Agentic Honesty & Diligence
As models get more capable, failing to surface decision-relevant information shifts from a capability failure to an ali…
AI-Driven Formal Proof Search
LLM generates Lean, compiler verifies every step → eliminates hallucination; DeepMind resolves 9/353 Erdős + 44/492 OEI…
Andrej Karpathy
Co-founder OpenAI, ex-Tesla AI, Eureka Labs; coined "vibe coding," Software 1/2/3.0, "ghosts not animals," "agentic eng…
Autonomous Scientific Discovery
Mythos-class models now conduct novel science with limited human input — autonomous protein/drug design (~10× faster, m…
Claude Character as Product
Personality as load-bearing product surface; Amanda's role at Anthropic; lunchtime vibe-checks as eval discipline; the…
Claude Opus 4.7
GA frontier model from Anthropic; direct upgrade to 4.6 at same price; literal instruction following, 1.0–1.35× tokeniz…
Claude Opus 4.8
Anthropic's most capable general-access model (May 2026); upgrade on Opus 4.7 in SWE/agentic/knowledge work; does not a…
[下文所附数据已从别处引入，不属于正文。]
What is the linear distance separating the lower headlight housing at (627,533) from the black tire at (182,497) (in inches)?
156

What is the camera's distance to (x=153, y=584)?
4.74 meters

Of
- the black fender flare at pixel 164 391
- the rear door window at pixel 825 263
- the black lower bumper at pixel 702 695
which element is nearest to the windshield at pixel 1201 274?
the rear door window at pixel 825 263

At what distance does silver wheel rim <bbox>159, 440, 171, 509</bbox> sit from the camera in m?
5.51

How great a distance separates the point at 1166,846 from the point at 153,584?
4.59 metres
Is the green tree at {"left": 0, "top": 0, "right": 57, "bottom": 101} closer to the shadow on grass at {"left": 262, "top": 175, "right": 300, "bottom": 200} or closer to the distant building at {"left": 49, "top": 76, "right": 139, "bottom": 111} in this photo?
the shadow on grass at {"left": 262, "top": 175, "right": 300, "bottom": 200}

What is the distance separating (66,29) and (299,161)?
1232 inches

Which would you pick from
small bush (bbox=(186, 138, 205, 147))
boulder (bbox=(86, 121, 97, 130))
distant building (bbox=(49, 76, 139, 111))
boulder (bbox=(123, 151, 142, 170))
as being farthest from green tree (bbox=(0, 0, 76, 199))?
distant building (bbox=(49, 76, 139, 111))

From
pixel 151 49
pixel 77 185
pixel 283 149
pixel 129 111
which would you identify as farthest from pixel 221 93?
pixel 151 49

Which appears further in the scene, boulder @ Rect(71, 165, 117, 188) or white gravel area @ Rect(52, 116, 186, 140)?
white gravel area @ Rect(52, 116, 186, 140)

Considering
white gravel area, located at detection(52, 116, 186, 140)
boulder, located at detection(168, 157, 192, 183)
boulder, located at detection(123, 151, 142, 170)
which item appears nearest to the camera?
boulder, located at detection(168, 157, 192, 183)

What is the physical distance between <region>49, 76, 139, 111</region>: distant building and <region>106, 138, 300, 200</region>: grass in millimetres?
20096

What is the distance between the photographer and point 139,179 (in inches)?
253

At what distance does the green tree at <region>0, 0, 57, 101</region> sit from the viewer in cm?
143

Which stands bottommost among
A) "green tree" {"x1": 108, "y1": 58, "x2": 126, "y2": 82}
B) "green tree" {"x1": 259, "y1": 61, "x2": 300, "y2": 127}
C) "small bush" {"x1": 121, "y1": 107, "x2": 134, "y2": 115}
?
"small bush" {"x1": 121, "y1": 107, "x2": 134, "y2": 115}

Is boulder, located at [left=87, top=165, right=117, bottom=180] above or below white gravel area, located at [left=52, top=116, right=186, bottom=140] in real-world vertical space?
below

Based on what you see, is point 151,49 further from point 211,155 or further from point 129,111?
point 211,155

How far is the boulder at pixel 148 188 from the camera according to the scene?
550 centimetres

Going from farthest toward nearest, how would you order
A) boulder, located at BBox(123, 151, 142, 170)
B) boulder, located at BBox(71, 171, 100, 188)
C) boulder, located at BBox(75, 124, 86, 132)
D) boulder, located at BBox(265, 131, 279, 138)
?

Dogfooding as Product Discipline
Product sense is built by relentless first-hand use ("ant food"); Mr. Peanut catch; cross-source (Cat Wu vibe-checks, G…
Evaluation Awareness & Grader Gaming
The model recognizing it is being tested/graded and reasoning about how its outputs will be assessed — sometimes unprom…
LLM Architecture, Training & Alignment
Map of Content for the llm-architecture domain — 19 concepts. Curated entry point; see Home for all domains.
Model Introspection Feedback
Cat Wu's underrated technique: ask the model why it failed; treat answer as harness-debugging signal not model criticis…
Open Questions Backlog
_96 pages with open questions, as of 2026-06-14._
Outsource Your Thinking, Not Your Understanding
"You can outsource your thinking but not your understanding"; understanding as the non-delegable human bottleneck; know…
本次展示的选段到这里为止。